Data-Scope is expected to being operation in May 2011 and will handle a range of subject matter, including genomics, ocean circulation, turbulence, astrophysics, environmental science, and public health.
Szalay underscores the importance of the project:
“There really is nothing like this at any university right now. Such systems usually take many years to build up, but we are doing it much more quickly. It’s similar to what Google is doing — of course on a thousand-times-larger scale than we are. This instrument will be the best in the academic world, bar none.”

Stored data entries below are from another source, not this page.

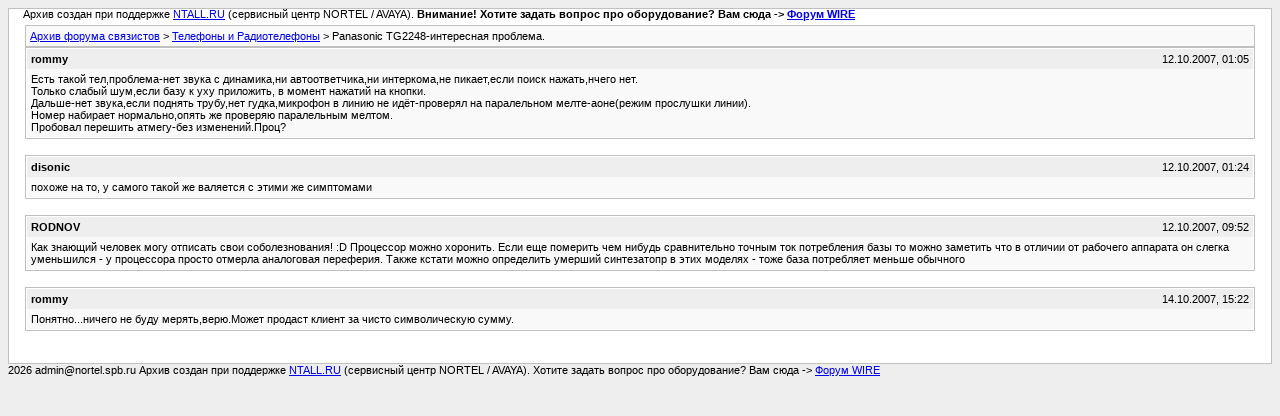

--- FILE ---
content_type: text/html; charset=utf-8
request_url: http://forum.nortel.spb.ru/archive/forum-13-phone/t-35225.html
body_size: 1860
content:
<!DOCTYPE html PUBLIC "-//W3C//DTD XHTML 1.0 Transitional//EN" "http://www.w3.org/TR/xhtml1/DTD/xhtml1-transitional.dtd">
<html xmlns="http://www.w3.org/1999/xhtml" dir="ltr" lang="ru">

<head> <meta name="viewport" content="width=device-width, initial-scale=1.0" />
	<meta http-equiv="Content-Type" content="text/html; charset=utf-8" />
	<meta name="keywords" content=" Panasonic TG2248-интересная проблема., схемы, выбор атс, настройка атс, радиотелефоны. сети , постоение сетей, радиосвязь" />
	<meta name="description" content="[Архив]  Panasonic TG2248-интересная проблема. Телефоны и Радиотелефоны" />
	
	<title> Panasonic TG2248-интересная проблема. [Архив]  - Форум связистов</title>
	<link rel="stylesheet" type="text/css" href="../archive.css" />
</head>
<body><table width="76%" border="0" align="left" valign="bottom" cellspacing="0" cellpadding="0"> 	<tr> 	<td id="header">&nbsp;&nbsp;&nbsp;&nbsp; Архив создан при поддержке <A HREF="https://ntall.ru/">NTALL.RU</A> (сервисный центр NORTEL / AVAYA). <b>Внимание! Хотите задать вопрос про оборудование? Вам сюда -> <A HREF="https://wire.spb.ru/">Форум WIRE</A></b></td> 	</tr> </table>
<div class="pagebody">
<div id="navbar"><a href="../../index.html">Архив форума связистов</a> &gt; <a href="f-13.html">Телефоны и Радиотелефоны</a> &gt;  Panasonic TG2248-интересная проблема.</div>
<hr />


<hr />

<div class="post"><div class="posttop"><div class="username">rommy</div><div class="date">12.10.2007, 01:05</div></div><div class="posttext">Есть такой тел,проблема-нет звука с динамика,ни автоответчика,ни интеркома,не пикает,если поиск нажать,нчего нет.<br />
Только слабый шум,если базу к уху приложить, в момент нажатий на кнопки.<br />
Дальше-нет звука,если поднять трубу,нет гудка,микрофон в линию не идёт-проверял на паралельном мелте-аоне(режим прослушки линии).<br />
Номер набирает нормально,опять же проверяю паралельным мелтом.<br />
Пробовал перешить атмегу-без изменений.Проц?</div></div><hr />


<div class="post"><div class="posttop"><div class="username">disonic</div><div class="date">12.10.2007, 01:24</div></div><div class="posttext">похоже  на  то, у  самого  такой  же  валяется  с этими же  симптомами</div></div><hr />


<div class="post"><div class="posttop"><div class="username">RODNOV</div><div class="date">12.10.2007, 09:52</div></div><div class="posttext">Как знающий человек могу отписать свои соболезнования! :D  Процессор можно хоронить. Если еще померить чем нибудь сравнительно точным ток потребления базы то можно заметить что в отличии от рабочего аппарата он слегка уменьшился - у процессора просто отмерла аналоговая переферия. Также кстати можно определить умерший синтезатопр в этих моделях - тоже база потребляет меньше обычного</div></div><hr />


<div class="post"><div class="posttop"><div class="username">rommy</div><div class="date">14.10.2007, 15:22</div></div><div class="posttext">Понятно...ничего не буду мерять,верю.Может продаст клиент за чисто символическую сумму.</div></div><hr />



</div>
<table width="76%" border="0" align="left" valign="bottom" cellspacing="0" cellpadding="0"> 	<tr> 	<td id="footer">2026 admin@nortel.spb.ru Архив создан при поддержке <A HREF="https://ntall.ru/">NTALL.RU</A> (сервисный центр NORTEL / AVAYA). Хотите задать вопрос про оборудование? Вам сюда -> <A HREF="https://wire.spb.ru/">Форум WIRE</A></td> 	</tr> </table> </body>
</html>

Appro Outfits LLNL with Visualization Cluster
This week Appro launched its Appro HyperPower Clusters, providing Lawrence Livermore National Laboratory (LLNL) Computing Center with a new visualization cluster called “Edge.” The cluster is based on the Appro CPU/GPU GreenBlade System and is designed to support I/O bound applications, such as advanced data analysis and visualization tasks. It will also be used for LLNL’s exascale software development computing projects.
The system’s six racks house a total of 216 CPU nodes sporting Six-Core Intel Xeon processors and 208 NVIDIA Tesla GPUs nodes, delivering 29 teraflops of computing power. The system’s 20 terabytes of memory provide the increased level of I/O bandwidth needed for data analysis and complex visualization projects. QDR InfiniBand fabric connects the compute and graphic nodes.
According to Trent D’Hooge, a cluster integration lead at LLNL, Edge is the first data analysis cluster that has GPUs with ECC support and increased double-precision floating point performance.
Becky Springmeyer, computational systems and software environment lead of the Advanced Simulation and Computing program at LLNL, explains that ”post-processing tasks are heavily I/O bound, so specialized visualization servers that optimize I/O rather than CPU speed are better suited for this work, which will be now enabled through the ‘Edge’ cluster.”